DOCUMENT EXTRACT ▸
Matthew Hadrian Marshall Carrington, Baron Carrington of Fulham (born 19 October 1947) is a British politician. Formerly the Conservative Member of Parliament for Fulham from 1987 to 1997, in September 2013 Carrington was made a life peer and member of the House of Lords.

Early life
Carrington was born in London and was educated at the Lycée Français Charles de Gaulle and Imperial College London, during which time he chaired the Imperial College Conservative Society and graduated with a BSc and ARCS in Physics in 1969. He then attended the London Business School, where he received an MBA. He was a banker with the First National Bank of Chicago (now the First Chicago Bank) between 1974 and 1978, and then the Saudi International Bank between 1978 and 1987. He subsequently became chairman of the Outdoor Advertising Association and chief executive of the Retail Motor Industry Federation.

Political career
Carrington first stood for Parliament at Tottenham in 1979, coming second to the incumbent Labour MP Norman Atkinson.

He unsuccessfully contested the Fulham seat at a by-election in 1986 but won it at the general election a year later, defeating the Labour by-election victor Nick Raynsford (who returned to Parliament five years later as the Member for Greenwich). Carrington was Parliamentary Private Secretary to John Patten when he was a Home Office Minister between November 1990 and April 1992, and then when Patten was promoted to Secretary of State for Education. Carrington returned to the backbenches before joining John Major's government against as an Assistant Whip between 1996 and the 1997 general election, simultaneously serving as Chairman of the Treasury Select Committee.

WORK ITEM ▸
In the article on Matthew Carrington above, rewrite the paragraph beginning "Carrington was born in London" as a short bulleted list that keeps its main facts.

PROVIDED MATERIAL ▸
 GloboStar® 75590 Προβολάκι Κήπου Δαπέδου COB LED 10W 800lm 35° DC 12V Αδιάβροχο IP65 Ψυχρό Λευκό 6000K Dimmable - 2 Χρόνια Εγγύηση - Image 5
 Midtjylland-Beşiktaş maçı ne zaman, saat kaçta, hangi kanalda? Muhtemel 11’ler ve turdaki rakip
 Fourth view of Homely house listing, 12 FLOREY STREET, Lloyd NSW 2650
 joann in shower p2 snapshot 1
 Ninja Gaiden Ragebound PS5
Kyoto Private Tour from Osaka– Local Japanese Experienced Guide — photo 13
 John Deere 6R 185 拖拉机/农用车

---

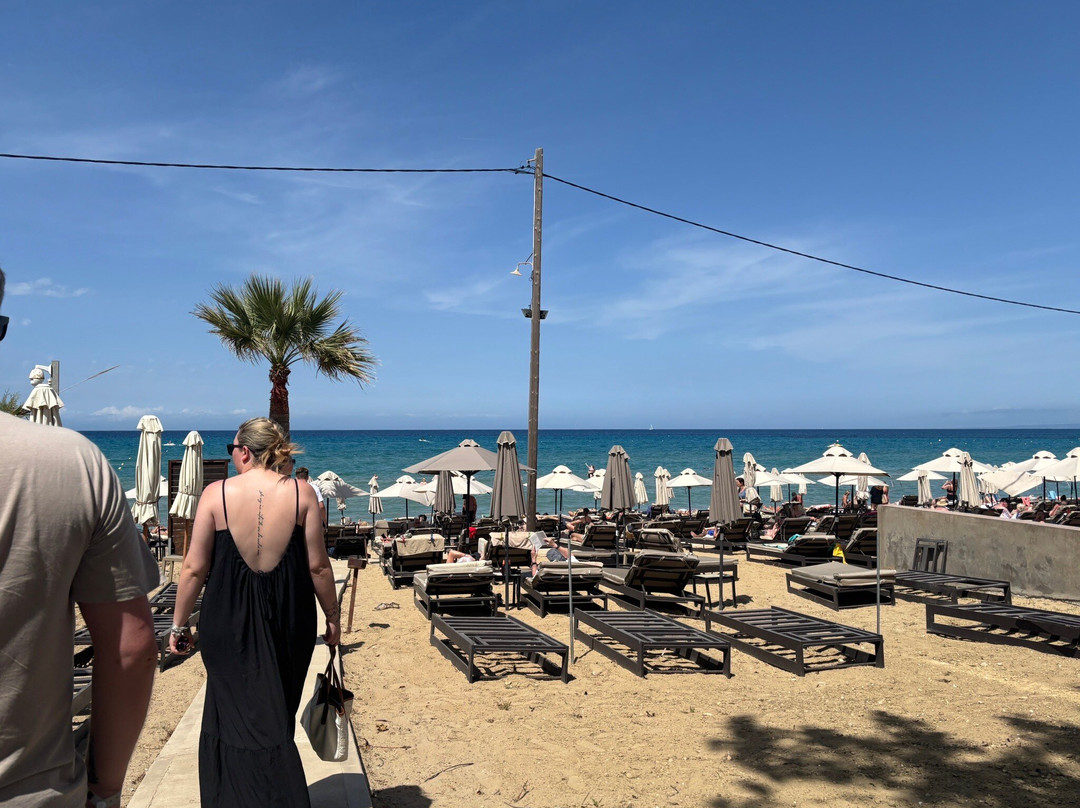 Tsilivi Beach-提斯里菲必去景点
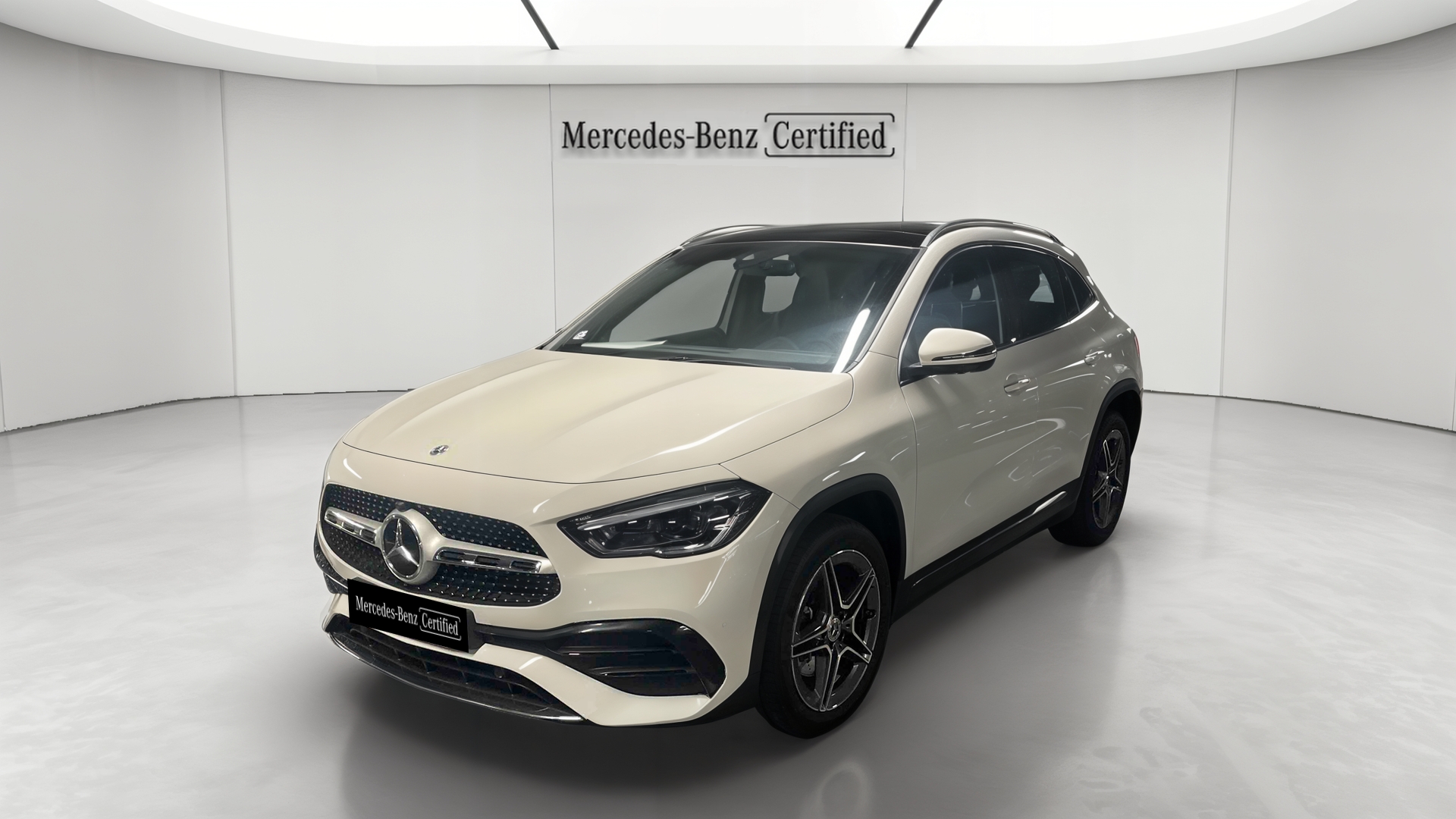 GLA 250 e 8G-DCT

SOLUTION ▸
- Born in London
- Educated at the Lycée Français Charles de Gaulle and Imperial College London, where he chaired the Imperial College Conservative Society
- Graduated with a BSc and ARCS in Physics in 1969
- Received an MBA from the London Business School
- Banker with the First National Bank of Chicago (now the First Chicago Bank), 1974–1978
- Banker with the Saudi International Bank, 1978–1987
- Later chairman of the Outdoor Advertising Association and chief executive of the Retail Motor Industry Federation